Answer these questions using the deployment guide below.
1. What does EPM stand for?
2. Which route deletes a job along with its artifacts?
3. What is the default value of LINTPDF_SAAS_MODE?
** start Text segment **
LintPDF LintPDF

title: "Deployment" description: "Self-hosting reference for the LintPDF OSS engine — environment variables, supporting services, Docker / Railway / single-node topology, and the OSS-mode hard-fail toggles." group: "Getting started" order: 2

Deployment

This guide covers self-hosting the LintPDF OSS engine — running it standalone, without the hosted SaaS shell at lintpdf.com. For the high-level overview see README.md; for the architectural picture see docs/ARCHITECTURE.md.

What the OSS engine ships

When booted with LINTPDF_SAAS_MODE=false, the following routes are mounted:

RoutePurpose
GET /health, GET /readyLiveness + readiness (DB / Redis check)
GET /api/v1/ai/healthAI subsystem readiness probe
POST /api/v1/jobsSubmit a PDF for preflight
GET /api/v1/jobs/{id}Poll job status + retrieve findings
GET /api/v1/jobs/{id}/stateOne-call snapshot (job + reports + annotations + verdicts)
GET /api/v1/jobsList jobs
DELETE /api/v1/jobs/{id}Delete job + its artifacts
POST /api/v1/jobs/{id}/rerun_auditRe-run AI audit on existing findings
POST /api/v1/jobs/{id}/findings/{fid}/explainPer-finding AI explanation
GET /api/v1/jobs/{id}/epmEPM (Engineering Production Match) verdict
GET /api/v1/jobs/{id}/decisionsAudit log of human-in-the-loop verdict overrides
GET/POST /api/v1/viewer/jobs/{id}/...Viewer config + capability fetches
POST /api/v1/viewer/jobs/{id}/annotations[/...]Annotation CRUD
POST /api/v1/reports/jobs/{id}Mint HTML / PDF / JSON / annotated reports
POST /api/v1/batchBatch submit (multiple PDFs in one call)
GET /api/v1/profiles[/...]Built-in preflight profile resolution
GET /api/v1/icc-profiles[/...]Substrate ICC profile lookup

What is NOT in OSS mode: tenant CRUD, API-key issuance, Stripe billing, the trial intake flow, brand profile management, custom domain probing, approval workflows, file-pack purchases, AI credit grants, the admin console, and the white-label-aware report mint. Those live behind the SaaS shell, which proprietarily consumes the OSS engine as a Python dep.

Required environment variables

VarRequired?Purpose
LINTPDF_SAAS_MODE=falseyes (for OSS deploy)Skips SaaS-only routers at boot. Default true mounts everything (the hosted SaaS layout).
** end Text segment **
** start Data block **
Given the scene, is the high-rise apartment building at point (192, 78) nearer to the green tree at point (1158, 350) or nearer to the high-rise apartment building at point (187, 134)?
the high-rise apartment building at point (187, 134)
** end Data block **
The output =
1. Engineering Production Match
2. DELETE /api/v1/jobs/{id}
3. true